- [EXERCISE BRIEF]: Copy the stretch of the PC/ABS composites article from "Based on the" through "phr in our further studies.", putting "later tests" wherever "further studies" appears.

— begin ARTICLE —

This result shows that the metal pigment had a significant effect on the VOC, FOG and odour in the PC/ABS composites. The carrier of the metal pigment contains a large amount of low molecular weight volatile compounds, resulting in a high VOC and FOG content in the PC/ABS composites. In addition, the volatility of the mineral oil used in metal pigment C was the highest among the three carriers studied (Table 1), which had the greatest impact on the VOC, FOG and odour of the PC/ABS composites. When compared with metal pigments, the VOC, FOG and odour in the PC/ABS composites were significantly reduced because the high temperature and high vacuum extraction used during extrusion caused part of the volatile compounds to be released during this step, leaving fewer volatile compounds to be released during the VOC, FOG and odour experiments.

In summary, metallic pigment C had the most significant effect on the VOC, FOG and odour of PC/ABS composites, followed by metallic pigments B and A.

Based on the experimental results observed for the odour, VOC and FOG, metal pigment A and B were selected in our further studies. At the same time, it was considered that the PC/ABS composites should have a certain metallic glossy effect, so the content of the metal pigment was selected to be 5 phr in our further studies.

The effects of the adsorbent on the VOC, FOG, odour, mechanical properties and MFR of the PC/ABS/metal pigment composites

Table 4 shows the effects of the adsorbent on the VOC, FOG and odour of the PC/ABS composites. It was clear that upon increasing the content of the adsorbent, the VOC, FOG and odour of the PC/ABS composites were continuously improved; especially, the odour and FOG. At the same time, it was also seen that the VOC, FOG and odour of the PC/ABS/metal pigment A composites were better than the PC/ABS/metal pigment B composites.

Table 4.

The effects of the adsorbent on the VOC, FOG and odour of the PC/ABS/metallic pigment A (PAA) composites and PC/ABS/metallic pigment B (PAB) composites.

— end ARTICLE —
— begin DATASET ENTRIES —

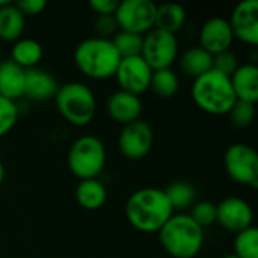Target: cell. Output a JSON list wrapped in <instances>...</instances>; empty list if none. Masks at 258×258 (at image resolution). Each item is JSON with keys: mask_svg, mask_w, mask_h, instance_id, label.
I'll use <instances>...</instances> for the list:
<instances>
[{"mask_svg": "<svg viewBox=\"0 0 258 258\" xmlns=\"http://www.w3.org/2000/svg\"><path fill=\"white\" fill-rule=\"evenodd\" d=\"M124 212L128 224L145 234L159 233L174 215L165 190L157 187H144L133 192L125 203Z\"/></svg>", "mask_w": 258, "mask_h": 258, "instance_id": "1", "label": "cell"}, {"mask_svg": "<svg viewBox=\"0 0 258 258\" xmlns=\"http://www.w3.org/2000/svg\"><path fill=\"white\" fill-rule=\"evenodd\" d=\"M157 234L172 258H195L204 246V230L187 213H174Z\"/></svg>", "mask_w": 258, "mask_h": 258, "instance_id": "2", "label": "cell"}, {"mask_svg": "<svg viewBox=\"0 0 258 258\" xmlns=\"http://www.w3.org/2000/svg\"><path fill=\"white\" fill-rule=\"evenodd\" d=\"M121 56L118 54L112 39L86 38L74 48V63L77 70L88 79L106 80L115 76Z\"/></svg>", "mask_w": 258, "mask_h": 258, "instance_id": "3", "label": "cell"}, {"mask_svg": "<svg viewBox=\"0 0 258 258\" xmlns=\"http://www.w3.org/2000/svg\"><path fill=\"white\" fill-rule=\"evenodd\" d=\"M190 97L203 112L209 115H228L237 101L230 77L210 70L192 82Z\"/></svg>", "mask_w": 258, "mask_h": 258, "instance_id": "4", "label": "cell"}, {"mask_svg": "<svg viewBox=\"0 0 258 258\" xmlns=\"http://www.w3.org/2000/svg\"><path fill=\"white\" fill-rule=\"evenodd\" d=\"M53 100L60 116L71 125L85 127L95 116L97 100L92 89L85 83L68 82L59 86Z\"/></svg>", "mask_w": 258, "mask_h": 258, "instance_id": "5", "label": "cell"}, {"mask_svg": "<svg viewBox=\"0 0 258 258\" xmlns=\"http://www.w3.org/2000/svg\"><path fill=\"white\" fill-rule=\"evenodd\" d=\"M107 151L103 141L92 135L77 138L68 151V168L79 180H92L104 171Z\"/></svg>", "mask_w": 258, "mask_h": 258, "instance_id": "6", "label": "cell"}, {"mask_svg": "<svg viewBox=\"0 0 258 258\" xmlns=\"http://www.w3.org/2000/svg\"><path fill=\"white\" fill-rule=\"evenodd\" d=\"M141 57L153 71L171 68L178 57V41L174 33L151 29L144 35Z\"/></svg>", "mask_w": 258, "mask_h": 258, "instance_id": "7", "label": "cell"}, {"mask_svg": "<svg viewBox=\"0 0 258 258\" xmlns=\"http://www.w3.org/2000/svg\"><path fill=\"white\" fill-rule=\"evenodd\" d=\"M224 166L228 177L242 186H258L257 151L243 142L233 144L224 154Z\"/></svg>", "mask_w": 258, "mask_h": 258, "instance_id": "8", "label": "cell"}, {"mask_svg": "<svg viewBox=\"0 0 258 258\" xmlns=\"http://www.w3.org/2000/svg\"><path fill=\"white\" fill-rule=\"evenodd\" d=\"M156 3L151 0H124L118 3L115 20L119 30L145 35L154 29Z\"/></svg>", "mask_w": 258, "mask_h": 258, "instance_id": "9", "label": "cell"}, {"mask_svg": "<svg viewBox=\"0 0 258 258\" xmlns=\"http://www.w3.org/2000/svg\"><path fill=\"white\" fill-rule=\"evenodd\" d=\"M154 144L153 127L142 119L122 125L118 136V150L127 160H142L145 159Z\"/></svg>", "mask_w": 258, "mask_h": 258, "instance_id": "10", "label": "cell"}, {"mask_svg": "<svg viewBox=\"0 0 258 258\" xmlns=\"http://www.w3.org/2000/svg\"><path fill=\"white\" fill-rule=\"evenodd\" d=\"M153 70L141 56L121 57L119 65L115 73V79L119 85V89L133 95L141 97L150 89Z\"/></svg>", "mask_w": 258, "mask_h": 258, "instance_id": "11", "label": "cell"}, {"mask_svg": "<svg viewBox=\"0 0 258 258\" xmlns=\"http://www.w3.org/2000/svg\"><path fill=\"white\" fill-rule=\"evenodd\" d=\"M254 222V210L251 204L239 197L224 198L216 204V224H219L225 231L237 234Z\"/></svg>", "mask_w": 258, "mask_h": 258, "instance_id": "12", "label": "cell"}, {"mask_svg": "<svg viewBox=\"0 0 258 258\" xmlns=\"http://www.w3.org/2000/svg\"><path fill=\"white\" fill-rule=\"evenodd\" d=\"M234 39L255 47L258 44V2L243 0L231 12L228 18Z\"/></svg>", "mask_w": 258, "mask_h": 258, "instance_id": "13", "label": "cell"}, {"mask_svg": "<svg viewBox=\"0 0 258 258\" xmlns=\"http://www.w3.org/2000/svg\"><path fill=\"white\" fill-rule=\"evenodd\" d=\"M200 47L209 54L215 56L222 51L231 50L234 36L227 18L213 17L204 21L200 29Z\"/></svg>", "mask_w": 258, "mask_h": 258, "instance_id": "14", "label": "cell"}, {"mask_svg": "<svg viewBox=\"0 0 258 258\" xmlns=\"http://www.w3.org/2000/svg\"><path fill=\"white\" fill-rule=\"evenodd\" d=\"M106 110L110 119H113L121 125H127L130 122L141 119L144 104L141 97L118 89L116 92L109 95L106 103Z\"/></svg>", "mask_w": 258, "mask_h": 258, "instance_id": "15", "label": "cell"}, {"mask_svg": "<svg viewBox=\"0 0 258 258\" xmlns=\"http://www.w3.org/2000/svg\"><path fill=\"white\" fill-rule=\"evenodd\" d=\"M59 86L60 85L57 83L56 77L39 67L26 70L23 97H26L32 101H36V103L48 101V100L54 98Z\"/></svg>", "mask_w": 258, "mask_h": 258, "instance_id": "16", "label": "cell"}, {"mask_svg": "<svg viewBox=\"0 0 258 258\" xmlns=\"http://www.w3.org/2000/svg\"><path fill=\"white\" fill-rule=\"evenodd\" d=\"M234 95L239 101L255 104L258 101V67L255 63H242L230 77Z\"/></svg>", "mask_w": 258, "mask_h": 258, "instance_id": "17", "label": "cell"}, {"mask_svg": "<svg viewBox=\"0 0 258 258\" xmlns=\"http://www.w3.org/2000/svg\"><path fill=\"white\" fill-rule=\"evenodd\" d=\"M24 77L26 70L11 59L0 62V95L17 103L24 94Z\"/></svg>", "mask_w": 258, "mask_h": 258, "instance_id": "18", "label": "cell"}, {"mask_svg": "<svg viewBox=\"0 0 258 258\" xmlns=\"http://www.w3.org/2000/svg\"><path fill=\"white\" fill-rule=\"evenodd\" d=\"M212 63H213V56L209 54L206 50H203L200 45L189 47L180 54L178 59V67L181 73L194 80L209 73L212 70Z\"/></svg>", "mask_w": 258, "mask_h": 258, "instance_id": "19", "label": "cell"}, {"mask_svg": "<svg viewBox=\"0 0 258 258\" xmlns=\"http://www.w3.org/2000/svg\"><path fill=\"white\" fill-rule=\"evenodd\" d=\"M107 200V189L98 180H80L76 187V201L77 204L89 212L98 210L106 204Z\"/></svg>", "mask_w": 258, "mask_h": 258, "instance_id": "20", "label": "cell"}, {"mask_svg": "<svg viewBox=\"0 0 258 258\" xmlns=\"http://www.w3.org/2000/svg\"><path fill=\"white\" fill-rule=\"evenodd\" d=\"M44 56L41 42L33 38H20L11 48V60L23 70L36 68Z\"/></svg>", "mask_w": 258, "mask_h": 258, "instance_id": "21", "label": "cell"}, {"mask_svg": "<svg viewBox=\"0 0 258 258\" xmlns=\"http://www.w3.org/2000/svg\"><path fill=\"white\" fill-rule=\"evenodd\" d=\"M26 27V17L18 11L15 3L0 8V39L15 42L21 38Z\"/></svg>", "mask_w": 258, "mask_h": 258, "instance_id": "22", "label": "cell"}, {"mask_svg": "<svg viewBox=\"0 0 258 258\" xmlns=\"http://www.w3.org/2000/svg\"><path fill=\"white\" fill-rule=\"evenodd\" d=\"M186 18H187V12L181 5L162 3L156 6L154 27L175 35L184 26Z\"/></svg>", "mask_w": 258, "mask_h": 258, "instance_id": "23", "label": "cell"}, {"mask_svg": "<svg viewBox=\"0 0 258 258\" xmlns=\"http://www.w3.org/2000/svg\"><path fill=\"white\" fill-rule=\"evenodd\" d=\"M150 89L157 98H162V100L172 98L180 89V79L172 68L153 71Z\"/></svg>", "mask_w": 258, "mask_h": 258, "instance_id": "24", "label": "cell"}, {"mask_svg": "<svg viewBox=\"0 0 258 258\" xmlns=\"http://www.w3.org/2000/svg\"><path fill=\"white\" fill-rule=\"evenodd\" d=\"M165 194L171 203L172 210H178V212H184L187 209H190L195 203H197V190L195 187L183 180L174 181L171 183L166 189Z\"/></svg>", "mask_w": 258, "mask_h": 258, "instance_id": "25", "label": "cell"}, {"mask_svg": "<svg viewBox=\"0 0 258 258\" xmlns=\"http://www.w3.org/2000/svg\"><path fill=\"white\" fill-rule=\"evenodd\" d=\"M234 255L237 258H258V230L257 227H249L234 237Z\"/></svg>", "mask_w": 258, "mask_h": 258, "instance_id": "26", "label": "cell"}, {"mask_svg": "<svg viewBox=\"0 0 258 258\" xmlns=\"http://www.w3.org/2000/svg\"><path fill=\"white\" fill-rule=\"evenodd\" d=\"M112 42L121 57H132V56H141L144 35L132 33L118 30L115 36L112 38Z\"/></svg>", "mask_w": 258, "mask_h": 258, "instance_id": "27", "label": "cell"}, {"mask_svg": "<svg viewBox=\"0 0 258 258\" xmlns=\"http://www.w3.org/2000/svg\"><path fill=\"white\" fill-rule=\"evenodd\" d=\"M255 104L252 103H246V101H236L234 106L231 107V110L228 112L230 121L234 127L237 128H246L249 127L254 119H255Z\"/></svg>", "mask_w": 258, "mask_h": 258, "instance_id": "28", "label": "cell"}, {"mask_svg": "<svg viewBox=\"0 0 258 258\" xmlns=\"http://www.w3.org/2000/svg\"><path fill=\"white\" fill-rule=\"evenodd\" d=\"M18 106L15 101L0 95V138L6 136L18 121Z\"/></svg>", "mask_w": 258, "mask_h": 258, "instance_id": "29", "label": "cell"}, {"mask_svg": "<svg viewBox=\"0 0 258 258\" xmlns=\"http://www.w3.org/2000/svg\"><path fill=\"white\" fill-rule=\"evenodd\" d=\"M189 216L204 230L206 227L216 224V204L210 201H197L190 207Z\"/></svg>", "mask_w": 258, "mask_h": 258, "instance_id": "30", "label": "cell"}, {"mask_svg": "<svg viewBox=\"0 0 258 258\" xmlns=\"http://www.w3.org/2000/svg\"><path fill=\"white\" fill-rule=\"evenodd\" d=\"M239 65L240 63H239L236 53H233L231 50H227V51H222V53L213 56L212 70H215L216 73H221L227 77H231V74L237 70Z\"/></svg>", "mask_w": 258, "mask_h": 258, "instance_id": "31", "label": "cell"}, {"mask_svg": "<svg viewBox=\"0 0 258 258\" xmlns=\"http://www.w3.org/2000/svg\"><path fill=\"white\" fill-rule=\"evenodd\" d=\"M94 29L98 38H106V39H112L115 33L119 30L113 15H98L95 18Z\"/></svg>", "mask_w": 258, "mask_h": 258, "instance_id": "32", "label": "cell"}, {"mask_svg": "<svg viewBox=\"0 0 258 258\" xmlns=\"http://www.w3.org/2000/svg\"><path fill=\"white\" fill-rule=\"evenodd\" d=\"M15 6L24 17H35L45 11L47 2L45 0H20L15 3Z\"/></svg>", "mask_w": 258, "mask_h": 258, "instance_id": "33", "label": "cell"}, {"mask_svg": "<svg viewBox=\"0 0 258 258\" xmlns=\"http://www.w3.org/2000/svg\"><path fill=\"white\" fill-rule=\"evenodd\" d=\"M116 0H91L89 8L98 15H115V11L118 8Z\"/></svg>", "mask_w": 258, "mask_h": 258, "instance_id": "34", "label": "cell"}, {"mask_svg": "<svg viewBox=\"0 0 258 258\" xmlns=\"http://www.w3.org/2000/svg\"><path fill=\"white\" fill-rule=\"evenodd\" d=\"M3 181H5V165L0 160V186L3 184Z\"/></svg>", "mask_w": 258, "mask_h": 258, "instance_id": "35", "label": "cell"}, {"mask_svg": "<svg viewBox=\"0 0 258 258\" xmlns=\"http://www.w3.org/2000/svg\"><path fill=\"white\" fill-rule=\"evenodd\" d=\"M8 3H11L9 0H0V8H3V6H6Z\"/></svg>", "mask_w": 258, "mask_h": 258, "instance_id": "36", "label": "cell"}, {"mask_svg": "<svg viewBox=\"0 0 258 258\" xmlns=\"http://www.w3.org/2000/svg\"><path fill=\"white\" fill-rule=\"evenodd\" d=\"M221 258H237L234 254H228V255H224V257H221Z\"/></svg>", "mask_w": 258, "mask_h": 258, "instance_id": "37", "label": "cell"}]
</instances>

— end DATASET ENTRIES —

- [SOLUTION TO THIS PROBLEM]:
Based on the experimental results observed for the odour, VOC and FOG, metal pigment A and B were selected in our later tests. At the same time, it was considered that the PC/ABS composites should have a certain metallic glossy effect, so the content of the metal pigment was selected to be 5 phr in our later tests.